HMGB1 activation of RAGE, TLR2, and TLR4 leads to the phosphorylation of several mitogen-activated protein kinases (MAPKs) that activate the downstream transcription factor nuclear factor kappa-light-chain-enhancer of activated B cells (NF-κB) and generates an inflammatory cell response2,3. These signaling cascades may also contain elements amenable to therapeutic intervention to dampen damaging neuroinflammation post-TBI. However, such agents often have significant side effects and/or may not easily penetrate the BBB to exert their protective effect. HMGB1 may therefore represent a therapeutically desirable ‘master switch2,42 of neuroinflammation, modulation of which may be able to control deleterious neuroinflammatory responses after TBI.

However, some work has implicated HMGB1 as a promotor of recovery following brain injury. Mature oligodendrocytes exposed to ICM containing HMGB1 were more resistant to hypoxic insults than control oligodendrocytes11. Furthermore, in vivo models of stroke demonstrate that HMGB1 blockade worsened sensorimotor function in rodents43. These results contrast to our findings of HMGB1 being detrimental to white matter tissue but may be related to differences in the isoform of HMGB1 released after ischaemia Vs neurotrauma; these studies utilised ICM derived from oxygen deprived oligodendrocytes, rather than neuronal and mixed glial cell release of HMGB1 after mechanical injury. It is thus possible that the ischaemic models which identified protective effects of HMGB1 involved release of oxidized HMGB1 rather than disulfide HMGB1, the former of which is thought to have anti-inflammatory actions44,45. Furthermore, the receptor mediation of these effects on mature oligodendrocytes may differ to that upon OPCs11.

We identified a dose–response relationship between disulfide HMGB1 concentration and NG2+ cell counts in culture (Fig. 3B). We conducted cell death experiments as described by our research group and others previously46,47, to further assess this effect. These experiments did not identify any change in cell death in our cultures (Fig. 4A). However, proliferation assays using EdU identified that HMGB1 exposure reduced the mitotic index of NG2 + cells at 3 DIV in our cultures (Fig. 4C). This may explain the underlying the impact HMGB1 had on total NG2+ cell counts after 7 DIV in our culture paradigms. There is some evidence that brain injury can increase proliferation of OPCs in the region of injury17,48,49,50,51. However, these models primarily assess NG2+ cell proliferation 1–6 weeks post-injury, whilst our work assessed proliferation in the immediate hours following exposure to HMGB1. Indeed, reduced proliferation of NG2+ cells in the first days following stab injury to the brain has also been reported by others17. Therefore, our results may reflect the acute impacts disulfide HMGB1 release from injured neurones can have upon OPC proliferation. Furthermore, electron microscopic examination of traumatic CNS lesions has identified that NG2+ cells at the epicentre of lesions are significantly reduced and do not appear to proliferate, in contrast to NG2+ cells at the periphery of lesions25,26,36. Our experiments included exposure to pathological concentrations (100–500 ng/ml) of HMGB1, which may represent the concentrations of HMGB1 at the focus of traumatic lesions, where OPCs proliferation might be reduced when compared to the overall NG2+ cell proliferation at the lesion edges, where HMGB1 concentrations may be significantly different to the epicentre25,48,49,50.

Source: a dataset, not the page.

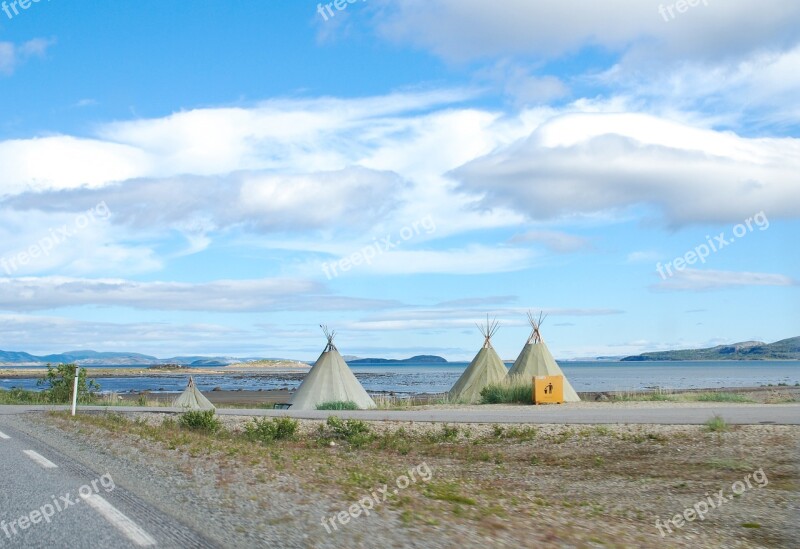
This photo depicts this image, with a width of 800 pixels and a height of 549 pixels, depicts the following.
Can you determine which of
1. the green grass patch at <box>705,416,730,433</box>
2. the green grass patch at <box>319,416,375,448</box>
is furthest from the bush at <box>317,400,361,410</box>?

We identified that HMGB1 impaired OPC proliferation in the early stages post-exposure, and others have established that HMGB1 concentrations in the initial phase post-TBI correlate with poor clinical outcomes33. Therefore, higher exposure to disulfide HMGB1 at the time of injury may affect the ability of OPCs to proliferate and therefore impair the potential for later remyelination of injured axons. Further analysis of OPC proliferation at further time points in our model may help to identify whether the rate of proliferation of OPCs changes following exposure to clinically relevant concentrations of disulfide HMGB1.

Our study also identified two broad NG2+ cell morphologies within our cultures (Fig. 5A, B). Stellate NG2+ cells have been described as the default, resting state, which should constitute the majority of NG2+ cells in healthy brain tissue15,24,48. The second, reactive morphology is associated with states of neuroinflammation and neurodegeneration, with up to 50–100% of NG2+ cells displaying this morphology in neuroinflammatory pathologies15,20,24,52. In our experiments, application of pathological concentrations of HMGB1, and of ICM, shifted the predominant NG2+ cell morphology to the reactive state (Fig. 5C, D). This impact upon NG2+ cell appearance was abolished by addition of BoxA, implicating TLR2/4 as a mediator of this change in cell morphology.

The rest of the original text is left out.